The unprecedented accuracy in evaluating the RNA composition of DM1 samples has provided strong support for the toxic RNA hypothesis, by pinpointing all AS and APA changes in the disease and the regulatory factors involved. Moreover, omics approaches now provide global metrics to compare the efficacy of candidate therapies. Nevertheless, current sequencing technologies suffer from limitations: repeat expansions or structural variants have proven very challenging to sequence, and, despite certain progress, there is still room for improvement. Third-generation sequencing, such as Oxford Nanopore Technologies (ONT) or Pacific Bioscience single-molecule, real-time technologies (SMRT), can bypass these limitations by generating long reads covering an average of 20 Kbp and 30 Kbp, respectively, with the current record being 2.3 Mbp of a single continuous read from ONT [93,94,95,96]. For DM1, this could open up interesting new areas of research for an accurate description of RNA isoform composition, instead of exon use as the current state-of-the-art, with major implications for diagnostic, structure, and drug discovery applications. As was seen recently in the evaluation of CpG islands methylation [41].

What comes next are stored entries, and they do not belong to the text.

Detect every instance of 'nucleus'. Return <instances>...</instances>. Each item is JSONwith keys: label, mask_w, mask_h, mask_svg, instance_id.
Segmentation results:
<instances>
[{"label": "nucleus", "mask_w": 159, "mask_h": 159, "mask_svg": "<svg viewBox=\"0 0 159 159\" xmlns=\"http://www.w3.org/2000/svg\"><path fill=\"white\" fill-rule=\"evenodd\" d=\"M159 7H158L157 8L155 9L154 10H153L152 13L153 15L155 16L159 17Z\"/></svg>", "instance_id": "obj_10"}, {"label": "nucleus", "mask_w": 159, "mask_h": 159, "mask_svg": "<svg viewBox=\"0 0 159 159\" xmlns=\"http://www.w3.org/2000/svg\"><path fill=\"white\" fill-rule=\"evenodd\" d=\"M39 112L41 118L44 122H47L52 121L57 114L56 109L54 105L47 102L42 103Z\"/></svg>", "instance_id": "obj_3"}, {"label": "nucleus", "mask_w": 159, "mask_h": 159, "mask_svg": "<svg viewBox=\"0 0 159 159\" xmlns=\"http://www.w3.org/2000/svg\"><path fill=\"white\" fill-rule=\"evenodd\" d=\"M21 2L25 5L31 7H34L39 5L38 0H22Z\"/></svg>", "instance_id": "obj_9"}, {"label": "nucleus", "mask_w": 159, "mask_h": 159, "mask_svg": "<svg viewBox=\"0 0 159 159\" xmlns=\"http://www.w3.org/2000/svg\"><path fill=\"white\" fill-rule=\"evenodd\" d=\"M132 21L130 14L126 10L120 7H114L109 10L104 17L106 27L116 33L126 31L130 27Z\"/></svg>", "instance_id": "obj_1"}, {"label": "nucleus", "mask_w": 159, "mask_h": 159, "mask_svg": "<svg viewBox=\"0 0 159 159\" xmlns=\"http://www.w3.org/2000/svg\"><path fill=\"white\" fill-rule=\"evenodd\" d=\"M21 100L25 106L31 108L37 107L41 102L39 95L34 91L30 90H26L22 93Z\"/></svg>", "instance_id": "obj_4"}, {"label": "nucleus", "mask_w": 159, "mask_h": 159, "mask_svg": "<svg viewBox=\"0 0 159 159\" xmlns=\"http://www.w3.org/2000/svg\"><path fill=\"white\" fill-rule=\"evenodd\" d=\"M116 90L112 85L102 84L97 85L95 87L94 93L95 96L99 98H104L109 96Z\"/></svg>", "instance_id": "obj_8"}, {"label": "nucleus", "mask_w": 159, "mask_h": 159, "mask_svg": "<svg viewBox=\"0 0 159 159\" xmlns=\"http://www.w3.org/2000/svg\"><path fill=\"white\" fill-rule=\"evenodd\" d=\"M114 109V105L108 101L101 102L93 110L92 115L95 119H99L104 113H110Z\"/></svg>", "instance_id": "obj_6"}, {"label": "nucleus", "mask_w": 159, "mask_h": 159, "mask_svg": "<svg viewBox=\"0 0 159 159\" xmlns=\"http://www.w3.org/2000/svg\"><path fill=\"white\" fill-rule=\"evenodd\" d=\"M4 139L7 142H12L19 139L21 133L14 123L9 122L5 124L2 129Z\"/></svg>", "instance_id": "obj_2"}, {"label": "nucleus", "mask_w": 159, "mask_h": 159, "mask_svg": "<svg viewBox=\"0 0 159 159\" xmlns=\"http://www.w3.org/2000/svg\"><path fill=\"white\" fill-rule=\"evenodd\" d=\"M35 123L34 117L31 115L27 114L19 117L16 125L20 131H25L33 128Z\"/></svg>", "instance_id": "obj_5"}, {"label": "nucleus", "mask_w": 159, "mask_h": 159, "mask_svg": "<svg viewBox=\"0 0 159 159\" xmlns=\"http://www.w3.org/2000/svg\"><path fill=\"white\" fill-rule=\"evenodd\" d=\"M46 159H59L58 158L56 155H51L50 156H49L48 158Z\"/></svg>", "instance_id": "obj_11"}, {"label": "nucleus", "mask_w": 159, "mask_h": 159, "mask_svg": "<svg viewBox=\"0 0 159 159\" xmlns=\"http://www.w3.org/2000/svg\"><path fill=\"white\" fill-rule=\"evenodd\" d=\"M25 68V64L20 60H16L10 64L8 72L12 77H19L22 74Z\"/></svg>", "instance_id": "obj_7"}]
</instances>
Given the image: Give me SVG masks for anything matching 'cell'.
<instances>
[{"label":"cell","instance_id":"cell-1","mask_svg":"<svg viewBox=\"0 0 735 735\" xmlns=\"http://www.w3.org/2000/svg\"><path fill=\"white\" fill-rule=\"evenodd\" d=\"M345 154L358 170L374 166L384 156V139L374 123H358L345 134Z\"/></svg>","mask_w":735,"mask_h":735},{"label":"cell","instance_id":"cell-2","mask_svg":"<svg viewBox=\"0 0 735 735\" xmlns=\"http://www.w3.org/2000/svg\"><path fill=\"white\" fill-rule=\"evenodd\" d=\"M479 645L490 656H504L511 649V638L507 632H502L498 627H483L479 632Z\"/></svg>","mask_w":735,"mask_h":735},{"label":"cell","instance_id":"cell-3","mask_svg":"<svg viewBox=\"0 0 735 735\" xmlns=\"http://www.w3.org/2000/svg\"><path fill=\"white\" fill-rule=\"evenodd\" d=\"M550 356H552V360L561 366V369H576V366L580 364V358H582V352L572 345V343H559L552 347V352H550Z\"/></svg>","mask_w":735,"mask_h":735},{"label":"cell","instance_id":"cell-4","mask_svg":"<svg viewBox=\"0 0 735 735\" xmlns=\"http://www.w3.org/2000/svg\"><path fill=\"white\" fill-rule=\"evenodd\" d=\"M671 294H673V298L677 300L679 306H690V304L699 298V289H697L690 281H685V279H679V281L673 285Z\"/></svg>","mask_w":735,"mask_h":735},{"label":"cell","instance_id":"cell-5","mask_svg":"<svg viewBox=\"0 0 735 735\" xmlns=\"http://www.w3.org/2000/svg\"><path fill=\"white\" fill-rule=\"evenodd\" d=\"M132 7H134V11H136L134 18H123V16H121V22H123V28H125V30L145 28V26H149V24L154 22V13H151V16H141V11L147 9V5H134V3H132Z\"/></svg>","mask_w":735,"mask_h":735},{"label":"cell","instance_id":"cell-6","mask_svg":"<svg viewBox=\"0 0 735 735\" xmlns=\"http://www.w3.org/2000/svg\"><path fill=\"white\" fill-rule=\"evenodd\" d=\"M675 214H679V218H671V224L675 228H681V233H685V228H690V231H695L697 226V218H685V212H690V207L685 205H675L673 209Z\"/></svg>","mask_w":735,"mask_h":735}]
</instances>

Another field with great potential is data mining of already available datasets. For example, taking advantage of the extreme depths of RNA-Seq data in dmseq.org [42], one study analyzed the misexpression of circular RNAs (circRNAs: highly stable, lowly expressed RNAs coming from protein-coding transcripts). Although their origins are still under-researched, several RBPs are known to participate in their biogenesis [97]. The average expression of specific circRNAs, such as circCAMSAP1, circHIPK3, circNFATC3, and circZKSCAN1, is increased in DM1 with no similar change in the linear transcripts from which they derive. Interestingly, a negative correlation between circRNA level in tibialis anterior tissue and ankle dorsiflexion force was found, suggesting a relationship between circRNA and disease severity [98].

Finally, breakthrough advances in artificial intelligence (AI) are enabling accurate protein structure predictions [99], which in the context of DM1 research could help anticipate the effects of specific AS alterations at the proteome level and integrate multi-omics approaches into our understanding of the disease. Taken together, this technology could support researchers in their goal to enhance knowledge of the intrinsic behavior of DM1-affected proteins, through which new types of structure-specific treatments can be developed to correct molecular damage.